Paso rompe com uma perspectiva tradicionalmente cenográfica. Ao invés de reconstituir a atmosfera da garagem numa sala de teatro, realiza a montagem numa garagem de fato – mesmo que os espaços não sejam idênticos. Afinal, a garagem do shopping evoca a de um prédio residencial. No entanto, ao se apropriar de uma área comercial, de livre trânsito (os espectadores assistem à encenação numa parte isolada, inacessível aos frequentadores do shopping), Gustavo Paso potencializa a discussão sobre a fronteira entre o público e o privado, delimitação tênue nos dias de hoje.
Em parceria com Teca Fichinski (também encarregada dos figurinos), Paso reproduz a movimentação incessante de uma garagem e ambienta determinadas cenas não só na vaga ocupada pelo morador como dentro de carros. Na iluminação, Paulo César Medeiros faz bom uso dos abajures incumbidos da luz natural da garagem, utilizando-os, vez por outra, para particularizar instantes mais intimistas e complementa com refletores localizados nas laterais e no fundo do espaço. As projeções se justificam apenas ocasionalmente como recurso.
Na dramaturgia, Gustavo Paso investe numa transição bem perceptível. De início, apresenta os diversos tipos – os moradores do prédio que gravitam ao redor do protagonista – e como cada um lida com a circunstância inusitada de ter um vizinho instalado na garagem. Aos poucos, o autor concentra o foco no personagem principal e transita da bem-humorada observação das mazelas do dia-a-dia para uma abordagem mais adensada. Paso não alcança equilíbrio nessa estrutura, especialmente na primeira metade, episódica demais. E há cenas que se alongam para além do tempo necessário, o que torna o espetáculo esgarçado.

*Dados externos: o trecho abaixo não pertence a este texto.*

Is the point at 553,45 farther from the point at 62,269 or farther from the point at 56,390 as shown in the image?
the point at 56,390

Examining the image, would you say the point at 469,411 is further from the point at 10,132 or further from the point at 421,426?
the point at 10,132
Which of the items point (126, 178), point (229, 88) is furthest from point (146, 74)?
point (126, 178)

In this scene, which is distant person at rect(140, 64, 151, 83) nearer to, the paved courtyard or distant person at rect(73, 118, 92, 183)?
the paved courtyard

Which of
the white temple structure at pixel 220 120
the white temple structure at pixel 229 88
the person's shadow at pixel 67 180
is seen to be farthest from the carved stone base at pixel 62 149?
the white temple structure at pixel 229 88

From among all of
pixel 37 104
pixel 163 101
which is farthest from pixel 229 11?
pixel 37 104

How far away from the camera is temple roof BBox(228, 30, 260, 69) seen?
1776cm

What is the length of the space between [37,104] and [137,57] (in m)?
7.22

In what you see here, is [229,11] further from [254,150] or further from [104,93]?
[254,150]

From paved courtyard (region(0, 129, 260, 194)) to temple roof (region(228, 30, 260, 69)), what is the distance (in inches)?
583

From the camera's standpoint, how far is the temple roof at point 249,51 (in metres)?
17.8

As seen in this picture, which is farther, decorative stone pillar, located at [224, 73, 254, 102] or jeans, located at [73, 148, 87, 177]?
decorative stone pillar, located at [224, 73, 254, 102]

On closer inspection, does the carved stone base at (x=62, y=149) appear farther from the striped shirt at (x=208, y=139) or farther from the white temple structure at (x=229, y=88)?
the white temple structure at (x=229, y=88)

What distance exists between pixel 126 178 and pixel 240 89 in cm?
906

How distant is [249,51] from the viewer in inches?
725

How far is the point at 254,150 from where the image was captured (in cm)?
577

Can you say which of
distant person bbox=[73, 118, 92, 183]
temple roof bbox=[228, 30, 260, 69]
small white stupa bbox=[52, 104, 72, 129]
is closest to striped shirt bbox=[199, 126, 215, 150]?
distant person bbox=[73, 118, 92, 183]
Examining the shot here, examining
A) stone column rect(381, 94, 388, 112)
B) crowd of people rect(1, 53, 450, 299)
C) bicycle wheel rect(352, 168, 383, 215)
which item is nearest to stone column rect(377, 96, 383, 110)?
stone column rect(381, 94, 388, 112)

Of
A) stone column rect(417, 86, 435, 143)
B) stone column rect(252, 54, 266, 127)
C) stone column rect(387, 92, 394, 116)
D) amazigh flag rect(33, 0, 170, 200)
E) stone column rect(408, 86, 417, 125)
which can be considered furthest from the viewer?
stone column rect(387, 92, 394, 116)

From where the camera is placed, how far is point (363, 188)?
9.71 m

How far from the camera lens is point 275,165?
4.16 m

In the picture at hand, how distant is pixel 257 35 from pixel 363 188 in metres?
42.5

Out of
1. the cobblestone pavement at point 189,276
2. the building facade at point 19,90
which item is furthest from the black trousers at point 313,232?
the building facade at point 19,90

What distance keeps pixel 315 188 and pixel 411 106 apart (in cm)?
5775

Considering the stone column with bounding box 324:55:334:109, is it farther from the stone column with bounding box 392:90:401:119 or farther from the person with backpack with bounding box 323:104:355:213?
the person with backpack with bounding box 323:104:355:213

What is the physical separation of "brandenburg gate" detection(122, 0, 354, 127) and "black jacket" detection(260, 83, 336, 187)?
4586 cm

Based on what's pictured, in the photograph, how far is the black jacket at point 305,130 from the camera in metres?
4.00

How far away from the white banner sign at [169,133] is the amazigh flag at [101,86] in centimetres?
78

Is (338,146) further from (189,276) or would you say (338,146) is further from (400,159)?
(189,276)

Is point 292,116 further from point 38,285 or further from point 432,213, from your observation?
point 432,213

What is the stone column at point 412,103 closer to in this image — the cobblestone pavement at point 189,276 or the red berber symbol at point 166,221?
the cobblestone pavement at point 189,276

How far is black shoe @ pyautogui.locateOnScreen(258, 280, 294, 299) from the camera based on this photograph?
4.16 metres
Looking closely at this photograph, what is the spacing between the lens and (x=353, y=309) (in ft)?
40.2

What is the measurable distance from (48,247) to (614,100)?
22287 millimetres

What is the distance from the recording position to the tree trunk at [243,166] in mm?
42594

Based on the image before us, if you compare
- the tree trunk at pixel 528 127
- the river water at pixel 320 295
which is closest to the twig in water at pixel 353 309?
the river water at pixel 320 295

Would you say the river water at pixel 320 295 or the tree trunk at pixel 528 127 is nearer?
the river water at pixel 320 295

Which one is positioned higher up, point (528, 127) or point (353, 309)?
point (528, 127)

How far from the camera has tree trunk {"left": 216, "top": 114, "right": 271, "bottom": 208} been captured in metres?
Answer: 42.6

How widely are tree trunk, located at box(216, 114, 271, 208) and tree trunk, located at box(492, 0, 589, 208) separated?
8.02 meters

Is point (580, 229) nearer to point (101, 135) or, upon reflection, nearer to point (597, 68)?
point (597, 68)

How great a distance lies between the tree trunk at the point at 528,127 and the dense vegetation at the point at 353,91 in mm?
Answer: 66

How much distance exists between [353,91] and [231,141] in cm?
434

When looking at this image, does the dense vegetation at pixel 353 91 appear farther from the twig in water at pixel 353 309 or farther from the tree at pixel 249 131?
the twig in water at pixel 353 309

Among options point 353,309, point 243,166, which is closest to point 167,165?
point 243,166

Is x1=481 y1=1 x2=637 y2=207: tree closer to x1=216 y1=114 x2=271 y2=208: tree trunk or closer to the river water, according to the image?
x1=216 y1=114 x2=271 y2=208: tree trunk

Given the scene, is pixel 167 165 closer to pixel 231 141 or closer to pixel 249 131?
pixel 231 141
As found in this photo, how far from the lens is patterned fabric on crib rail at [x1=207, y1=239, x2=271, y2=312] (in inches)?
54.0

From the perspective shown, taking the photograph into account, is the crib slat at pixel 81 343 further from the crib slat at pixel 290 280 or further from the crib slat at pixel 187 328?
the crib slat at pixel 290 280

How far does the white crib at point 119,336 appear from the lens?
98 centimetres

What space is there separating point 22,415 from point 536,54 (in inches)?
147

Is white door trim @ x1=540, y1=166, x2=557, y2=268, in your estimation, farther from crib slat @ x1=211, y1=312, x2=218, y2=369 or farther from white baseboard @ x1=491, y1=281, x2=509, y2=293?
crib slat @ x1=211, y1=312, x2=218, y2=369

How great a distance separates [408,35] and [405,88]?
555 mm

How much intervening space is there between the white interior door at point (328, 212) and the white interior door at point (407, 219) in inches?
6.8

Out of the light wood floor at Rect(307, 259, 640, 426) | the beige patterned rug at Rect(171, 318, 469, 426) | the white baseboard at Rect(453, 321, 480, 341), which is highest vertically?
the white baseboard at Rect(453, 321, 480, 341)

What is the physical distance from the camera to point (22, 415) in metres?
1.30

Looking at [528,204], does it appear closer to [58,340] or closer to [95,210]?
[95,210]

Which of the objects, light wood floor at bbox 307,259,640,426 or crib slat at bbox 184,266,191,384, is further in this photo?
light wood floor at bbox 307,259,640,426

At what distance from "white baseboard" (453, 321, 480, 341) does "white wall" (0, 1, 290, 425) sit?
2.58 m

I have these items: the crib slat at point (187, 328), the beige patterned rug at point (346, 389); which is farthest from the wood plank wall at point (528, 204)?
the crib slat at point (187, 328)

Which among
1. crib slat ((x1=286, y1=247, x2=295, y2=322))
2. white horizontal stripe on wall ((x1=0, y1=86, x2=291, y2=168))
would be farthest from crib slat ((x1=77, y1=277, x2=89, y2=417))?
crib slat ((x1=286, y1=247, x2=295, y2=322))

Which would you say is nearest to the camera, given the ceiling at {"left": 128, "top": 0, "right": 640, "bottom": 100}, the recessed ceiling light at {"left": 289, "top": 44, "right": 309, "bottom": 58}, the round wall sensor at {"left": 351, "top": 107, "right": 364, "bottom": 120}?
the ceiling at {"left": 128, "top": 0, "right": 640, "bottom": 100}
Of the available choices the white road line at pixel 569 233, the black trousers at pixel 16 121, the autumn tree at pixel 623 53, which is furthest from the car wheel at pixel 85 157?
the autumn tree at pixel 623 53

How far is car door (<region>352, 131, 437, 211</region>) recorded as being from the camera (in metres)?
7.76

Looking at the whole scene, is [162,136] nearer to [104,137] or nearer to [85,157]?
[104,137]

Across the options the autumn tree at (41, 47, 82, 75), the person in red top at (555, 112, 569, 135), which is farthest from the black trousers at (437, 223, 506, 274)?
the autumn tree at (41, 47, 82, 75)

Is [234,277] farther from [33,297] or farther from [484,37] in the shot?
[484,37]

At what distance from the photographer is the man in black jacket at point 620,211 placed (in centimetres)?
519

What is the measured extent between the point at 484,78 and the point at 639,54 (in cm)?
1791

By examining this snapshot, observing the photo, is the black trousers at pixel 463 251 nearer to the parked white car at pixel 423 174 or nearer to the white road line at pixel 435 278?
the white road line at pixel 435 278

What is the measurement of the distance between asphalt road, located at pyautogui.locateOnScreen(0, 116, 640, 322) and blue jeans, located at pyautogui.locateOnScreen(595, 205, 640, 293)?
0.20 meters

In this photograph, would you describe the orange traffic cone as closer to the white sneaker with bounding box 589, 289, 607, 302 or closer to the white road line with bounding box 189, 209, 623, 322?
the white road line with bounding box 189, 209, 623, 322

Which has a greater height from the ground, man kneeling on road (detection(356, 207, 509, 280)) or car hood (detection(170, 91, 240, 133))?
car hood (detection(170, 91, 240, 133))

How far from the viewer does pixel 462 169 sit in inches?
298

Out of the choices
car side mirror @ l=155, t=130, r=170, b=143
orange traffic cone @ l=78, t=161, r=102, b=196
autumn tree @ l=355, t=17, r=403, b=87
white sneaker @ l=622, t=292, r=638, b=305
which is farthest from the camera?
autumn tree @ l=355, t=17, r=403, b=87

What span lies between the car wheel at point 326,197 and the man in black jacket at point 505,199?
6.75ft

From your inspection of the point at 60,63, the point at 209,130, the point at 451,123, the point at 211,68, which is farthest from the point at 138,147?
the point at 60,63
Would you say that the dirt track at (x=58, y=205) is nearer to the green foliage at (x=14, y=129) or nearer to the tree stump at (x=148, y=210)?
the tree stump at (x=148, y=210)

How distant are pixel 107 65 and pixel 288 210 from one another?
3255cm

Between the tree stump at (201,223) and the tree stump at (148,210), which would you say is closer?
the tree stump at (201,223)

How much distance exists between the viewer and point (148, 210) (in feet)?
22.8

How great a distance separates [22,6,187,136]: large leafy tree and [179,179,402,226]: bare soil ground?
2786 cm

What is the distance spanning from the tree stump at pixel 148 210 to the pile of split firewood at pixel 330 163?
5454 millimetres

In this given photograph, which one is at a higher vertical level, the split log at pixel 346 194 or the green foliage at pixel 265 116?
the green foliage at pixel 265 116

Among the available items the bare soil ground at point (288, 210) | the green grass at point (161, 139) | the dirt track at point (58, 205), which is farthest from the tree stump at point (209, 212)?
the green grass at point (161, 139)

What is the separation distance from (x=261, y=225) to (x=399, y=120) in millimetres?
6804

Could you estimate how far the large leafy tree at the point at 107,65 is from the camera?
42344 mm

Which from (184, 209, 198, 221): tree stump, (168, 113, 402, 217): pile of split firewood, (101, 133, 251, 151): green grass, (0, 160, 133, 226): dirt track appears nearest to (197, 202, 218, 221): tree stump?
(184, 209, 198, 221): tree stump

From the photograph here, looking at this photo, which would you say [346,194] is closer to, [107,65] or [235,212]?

O excesso de personagens, nem sempre muito desenvolvidos, limita, em certa medida, as possibilidades interpretativas dos atores. Independentemente do texto, porém, alguns se mostram imaturos em cena. No elenco, cabe destacar os trabalhos de Felipe Miguel (responsável pela trilha sonora com André Poyart), que se desdobra nos papéis do adolescente e do ladrão, revelando apreciável espontaneidade no primeiro, Luciana Fávero, apesar da passagem do embate com o ex-marido destoar do conjunto, e, principalmente, Gustavo Falcão, que reage com precisão às contracenas, e Luiz Carlos Miele, que dimensiona de forma concreta o drama do personagem através de uma fala repleta de imagens. As restrições não anulam o valor de Garagem, montagem que representa um avanço da Cia. Epigenia.